Published online by Cambridge University Press: 05 June 2012
Introduction
American business organization appears exceptional from a cross-national perspective. Whereas most other advanced nations created a single peak employers’ association to represent business interests, the United States developed two umbrella organizations by 1912 that have competed for power for the past 100 years. The first of these, the National Association of Manufacturers (NAM), initially sought to cooperate with labor and the state, and then led the corporate attack on its former allies. Thus, one wonders why America developed a pattern of fragmentation and redundancy with its multiple umbrella organizations – at a time when other countries were consolidating business representation into unitary organizations – and why NAM switched positions and used coordination to resist rather than to work with the state and labor.

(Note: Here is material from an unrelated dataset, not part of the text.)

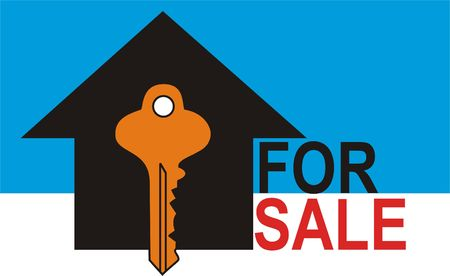 House for Sale with Key to the House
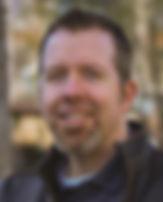 Tony Munson.jpg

As with Britain, the American experience initially seems easy to explain: A neoliberal, individualistic cultural imperative drove political and economic development. An immense and regionally diverse terrain complicated collective action by employers and a huge domestic market diminished the need for cooperative supports in foreign markets. Weak, craft-based unions did not motivate high levels of business coordination to resist labor, and the absence of an influential guilds tradition worked against the collective production of worker skills. Yet NAM’s puzzling early trajectory does not mesh with the foundation myth of the triumph of American exceptionalism: At its inception, NAM organizers sought to become an encompassing, corporatist peak association to represent all of business and held policy positions (for skills and nonmarket coordination) similar to those of contemporaneous European manufacturers. NAM’s distrust of labor and the state developed only with a sea change, a decade into its organizational life.